Data extract below:
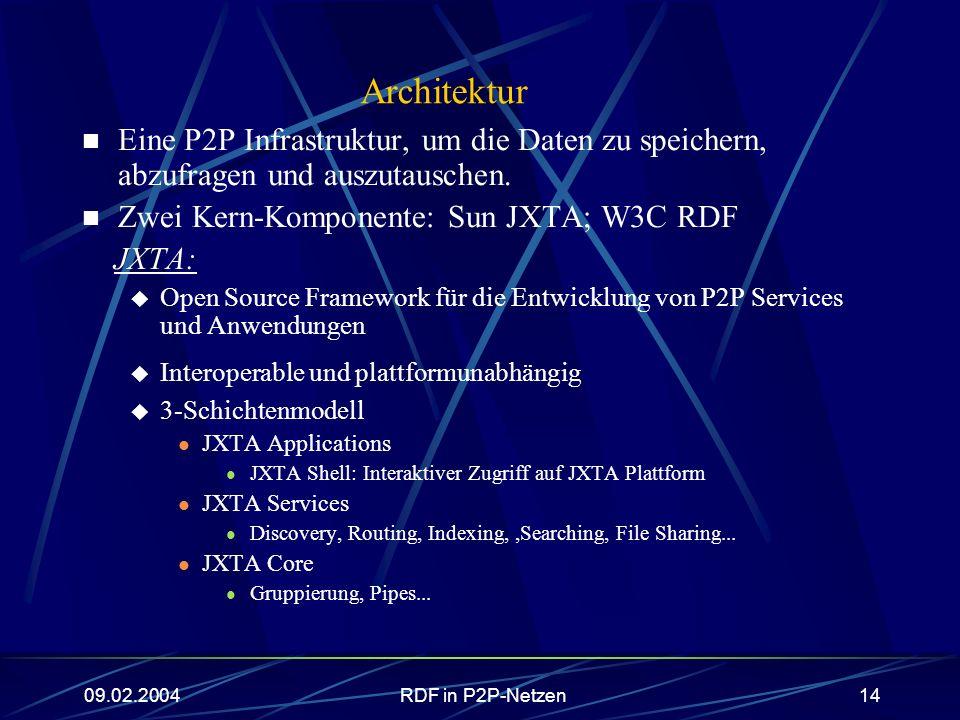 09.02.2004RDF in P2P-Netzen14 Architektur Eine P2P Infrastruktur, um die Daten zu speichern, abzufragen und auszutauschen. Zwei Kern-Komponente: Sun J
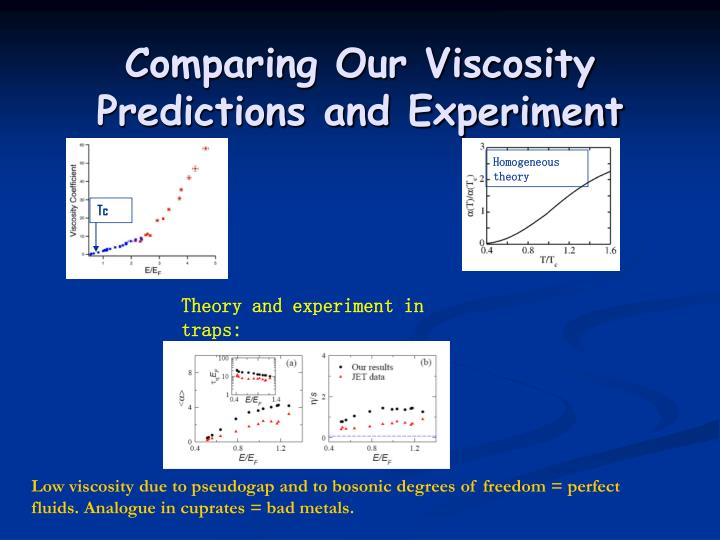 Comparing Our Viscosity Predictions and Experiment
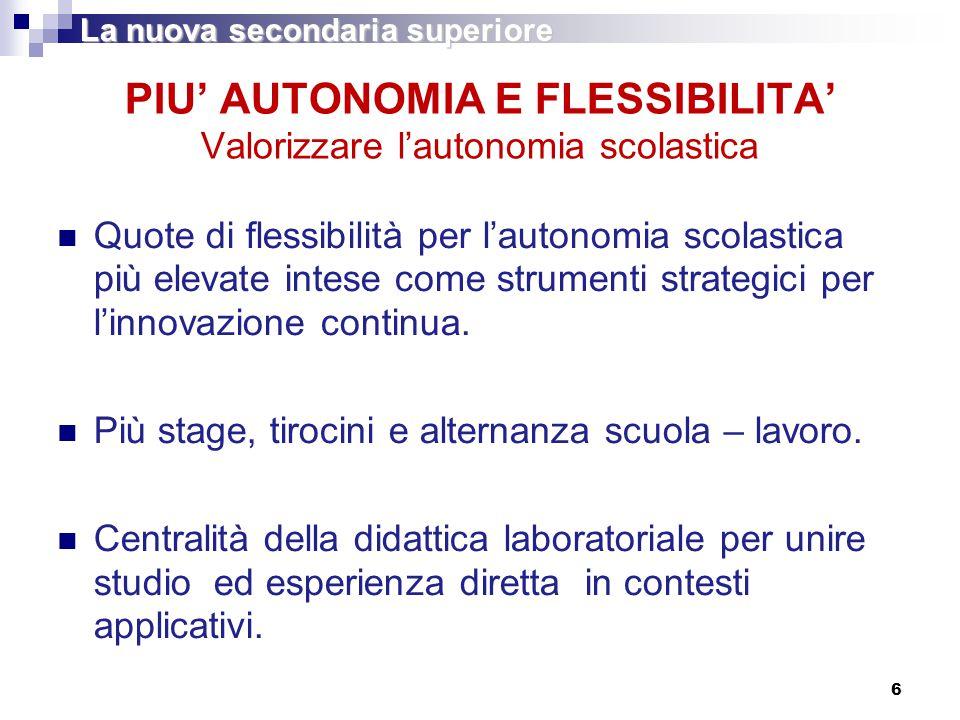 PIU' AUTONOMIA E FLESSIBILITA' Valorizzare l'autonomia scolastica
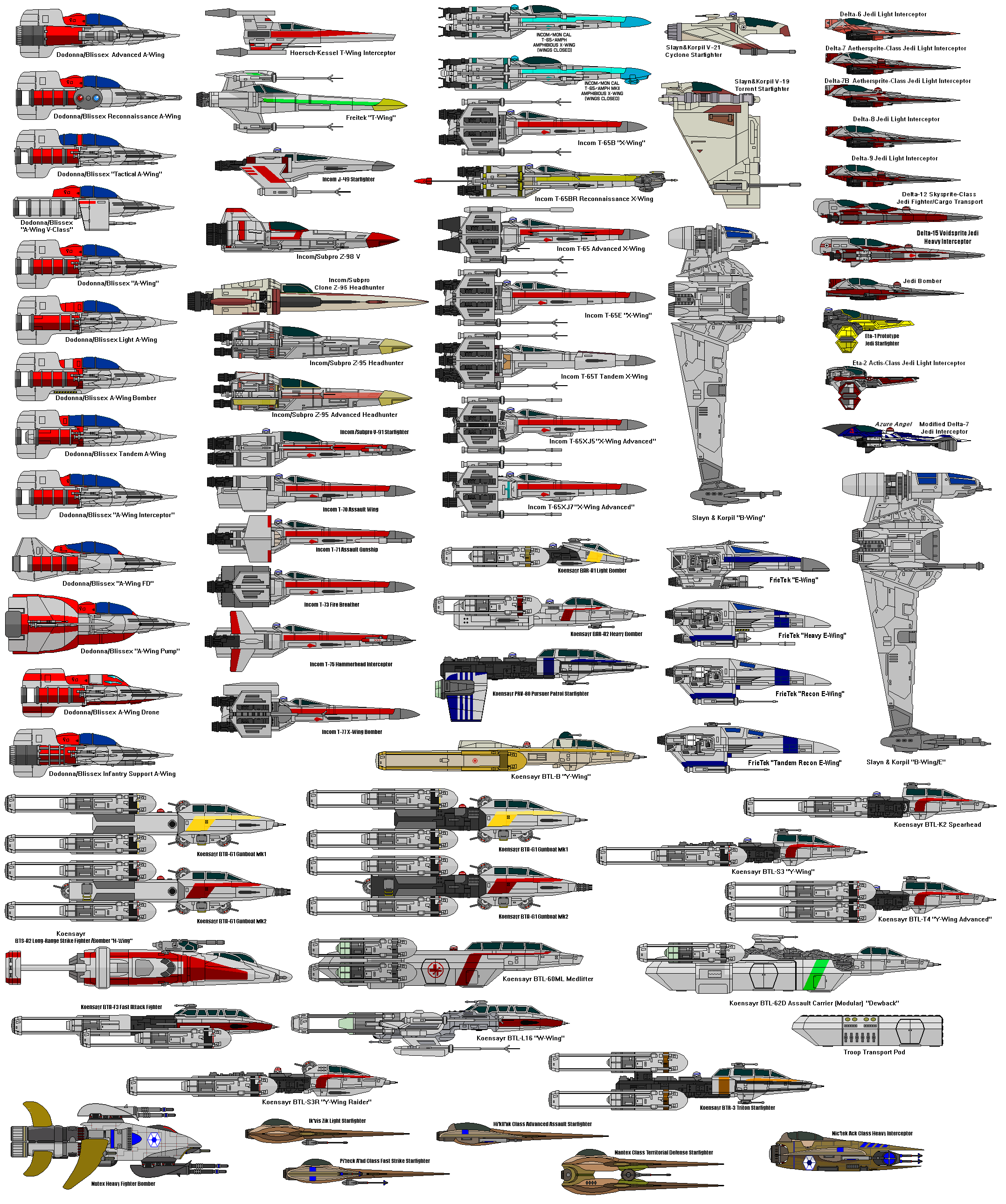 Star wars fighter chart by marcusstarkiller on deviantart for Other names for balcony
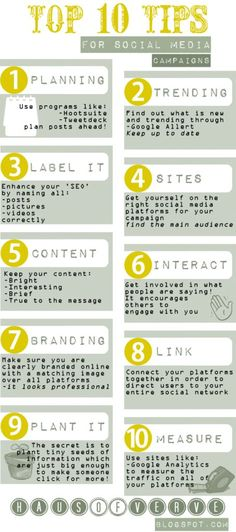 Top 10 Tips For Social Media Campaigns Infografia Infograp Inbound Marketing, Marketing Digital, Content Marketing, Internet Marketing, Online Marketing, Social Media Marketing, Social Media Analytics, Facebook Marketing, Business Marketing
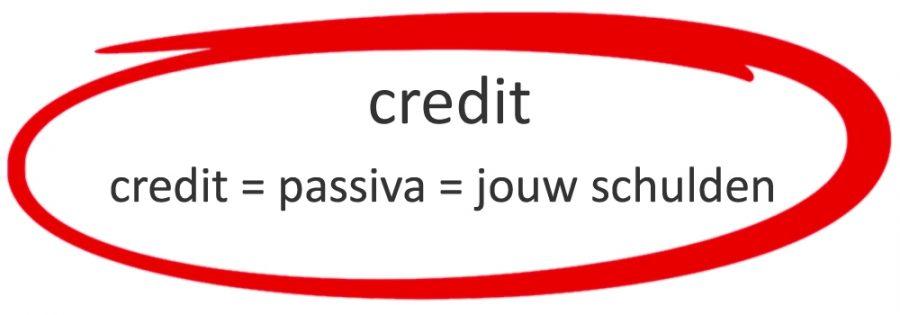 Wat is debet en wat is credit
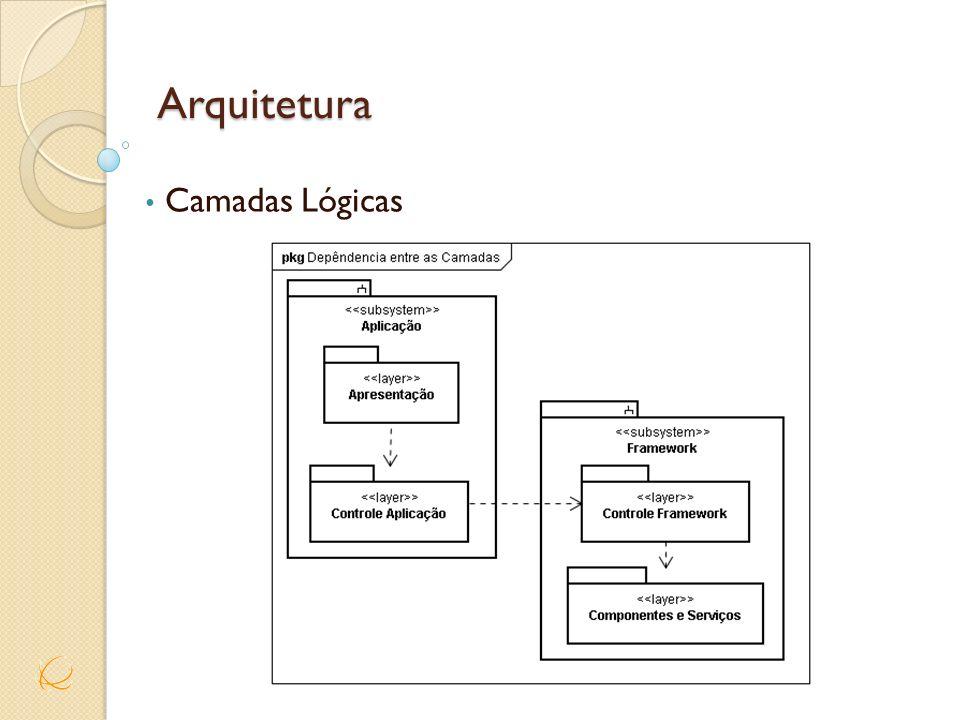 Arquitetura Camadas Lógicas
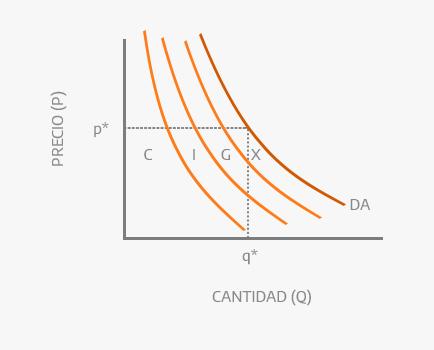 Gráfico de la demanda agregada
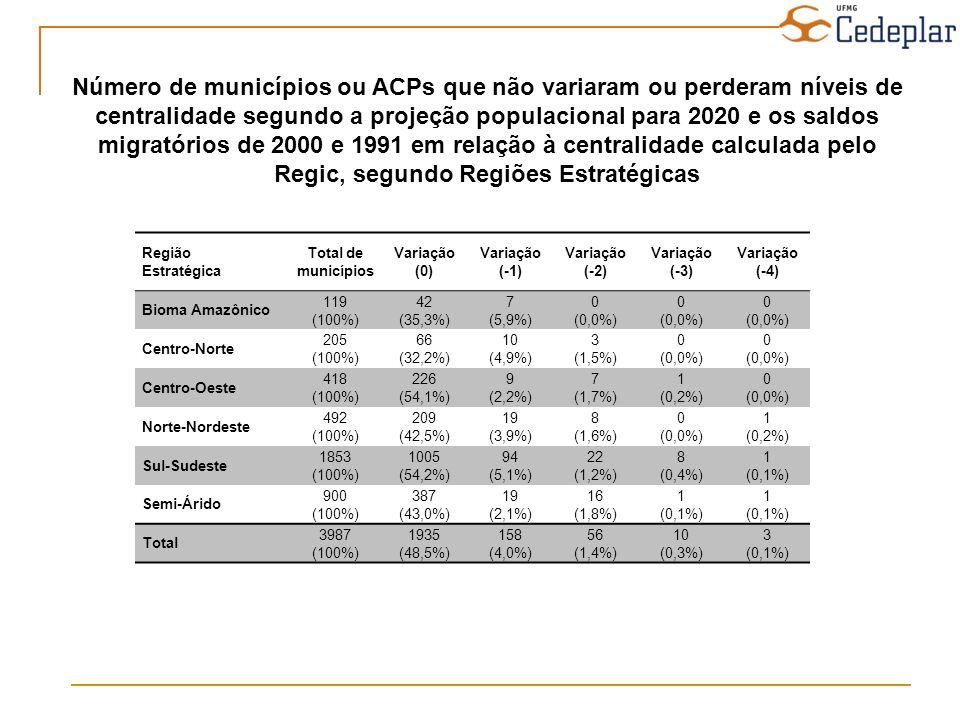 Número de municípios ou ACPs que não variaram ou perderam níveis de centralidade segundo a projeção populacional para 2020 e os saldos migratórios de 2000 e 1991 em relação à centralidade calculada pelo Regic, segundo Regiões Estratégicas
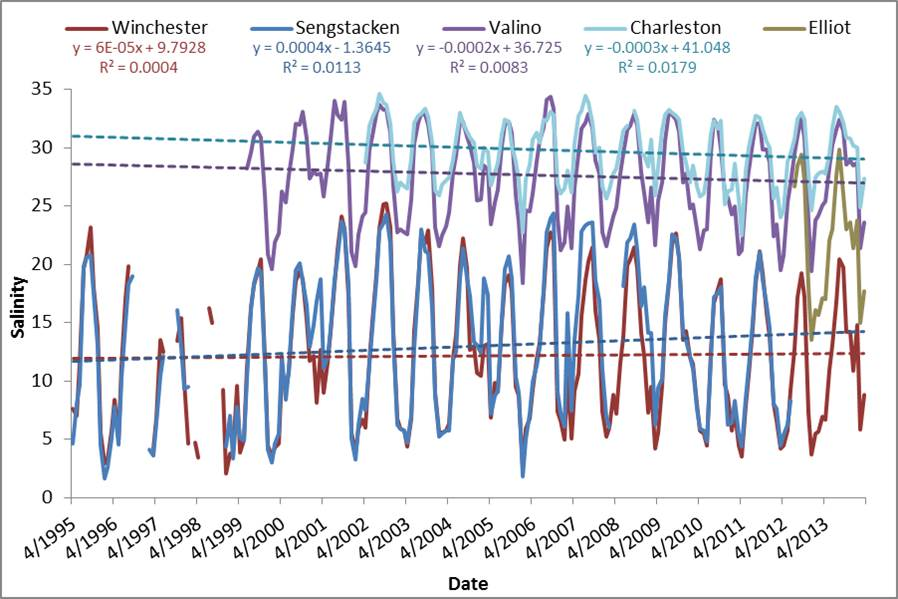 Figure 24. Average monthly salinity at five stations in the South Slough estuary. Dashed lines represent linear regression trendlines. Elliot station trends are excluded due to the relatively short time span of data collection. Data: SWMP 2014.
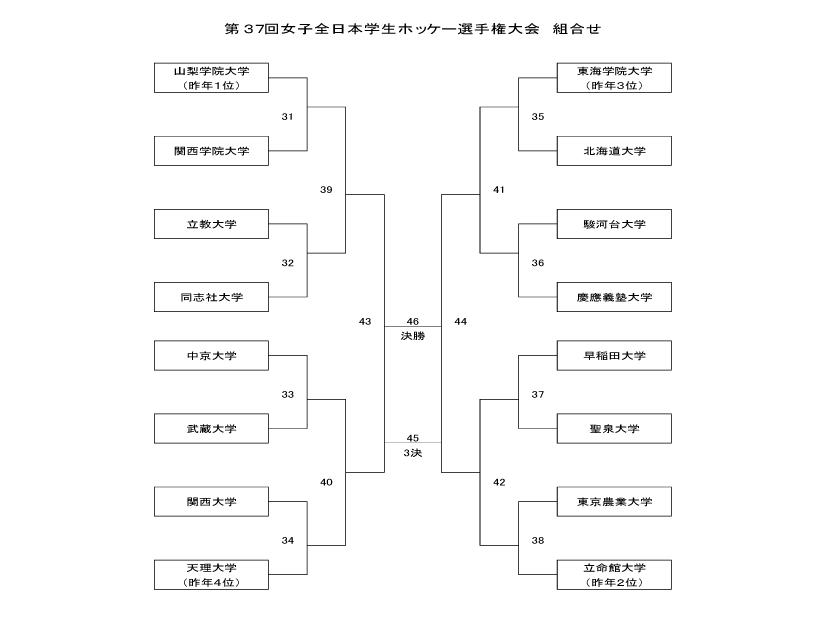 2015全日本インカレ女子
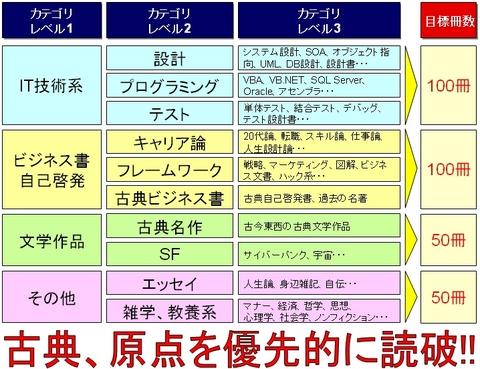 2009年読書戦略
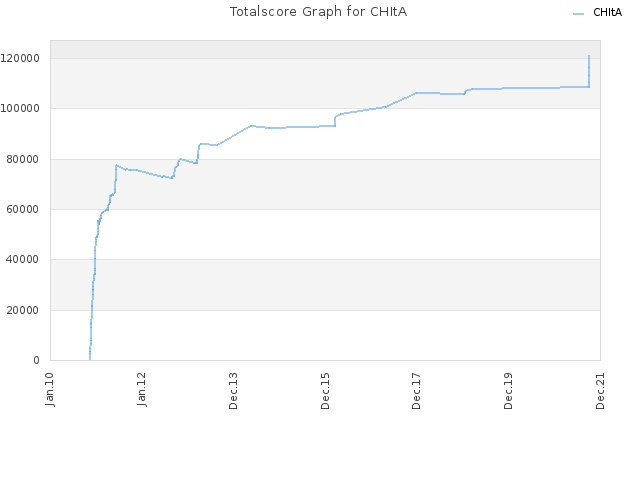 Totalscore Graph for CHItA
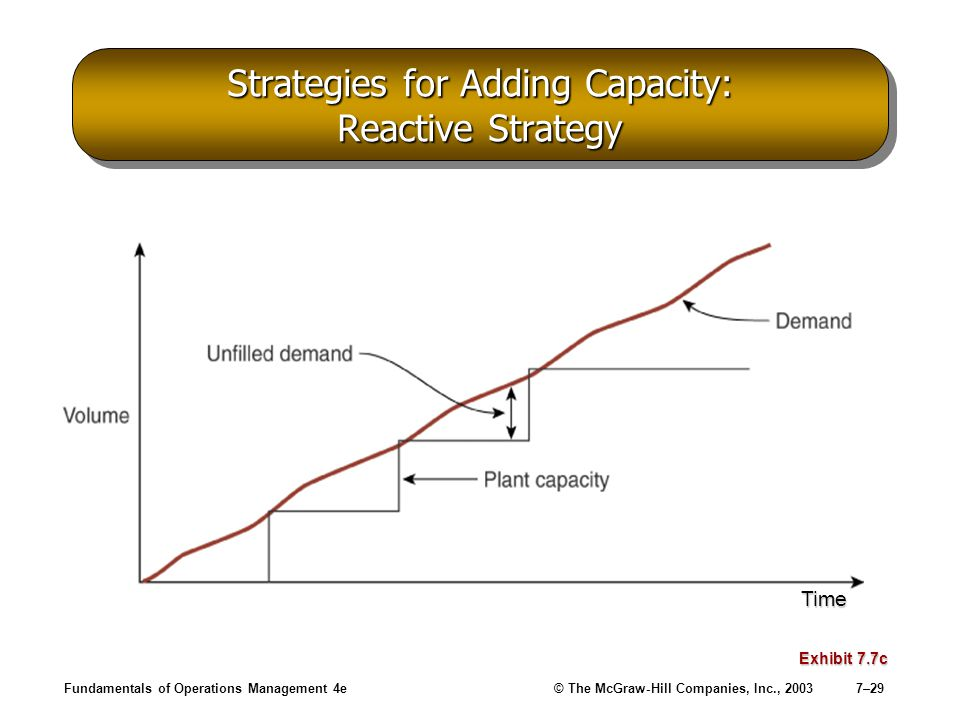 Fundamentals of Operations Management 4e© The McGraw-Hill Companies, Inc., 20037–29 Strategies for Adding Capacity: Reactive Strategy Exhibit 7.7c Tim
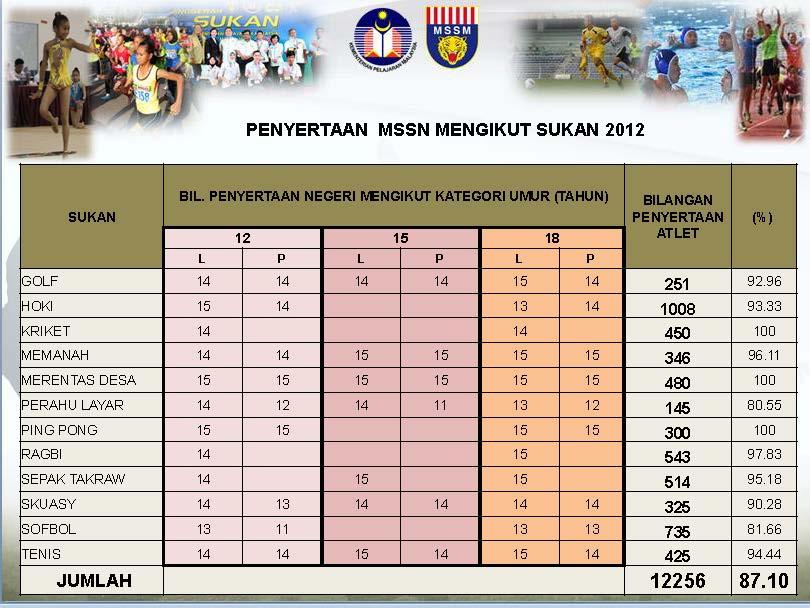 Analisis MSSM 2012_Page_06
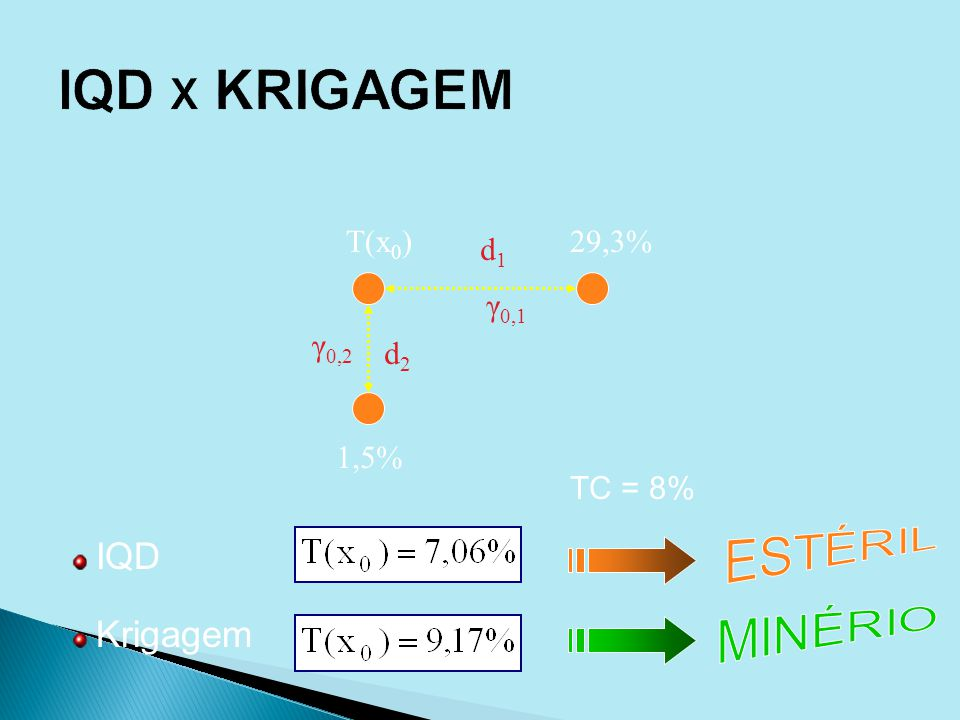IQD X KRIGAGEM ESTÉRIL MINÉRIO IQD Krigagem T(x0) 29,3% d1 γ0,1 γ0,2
End of Data extract.
Your goal: Every record, from top to bottom, gets written out exactly; no picture goes into the copy.

Exercise answer:
 09.02.2004RDF in P2P-Netzen14 Architektur Eine P2P Infrastruktur, um die Daten zu speichern, abzufragen und auszutauschen. Zwei Kern-Komponente: Sun J
 Comparing Our Viscosity Predictions and Experiment
 PIU' AUTONOMIA E FLESSIBILITA' Valorizzare l'autonomia scolastica
 Star wars fighter chart by marcusstarkiller on deviantart for Other names for balcony
 Top 10 Tips For Social Media Campaigns Infografia Infograp Inbound Marketing, Marketing Digital, Content Marketing, Internet Marketing, Online Marketing, Social Media Marketing, Social Media Analytics, Facebook Marketing, Business Marketing
 Wat is debet en wat is credit
 Arquitetura Camadas Lógicas
 Gráfico de la demanda agregada
 Número de municípios ou ACPs que não variaram ou perderam níveis de centralidade segundo a projeção populacional para 2020 e os saldos migratórios de 2000 e 1991 em relação à centralidade calculada pelo Regic, segundo Regiões Estratégicas
 Figure 24. Average monthly salinity at five stations in the South Slough estuary. Dashed lines represent linear regression trendlines. Elliot station trends are excluded due to the relatively short time span of data collection. Data: SWMP 2014.
 2015全日本インカレ女子
 2009年読書戦略
 Totalscore Graph for CHItA
 Fundamentals of Operations Management 4e© The McGraw-Hill Companies, Inc., 20037–29 Strategies for Adding Capacity: Reactive Strategy Exhibit 7.7c Tim
 Analisis MSSM 2012_Page_06
IQD X KRIGAGEM ESTÉRIL MINÉRIO IQD Krigagem T(x0) 29,3% d1 γ0,1 γ0,2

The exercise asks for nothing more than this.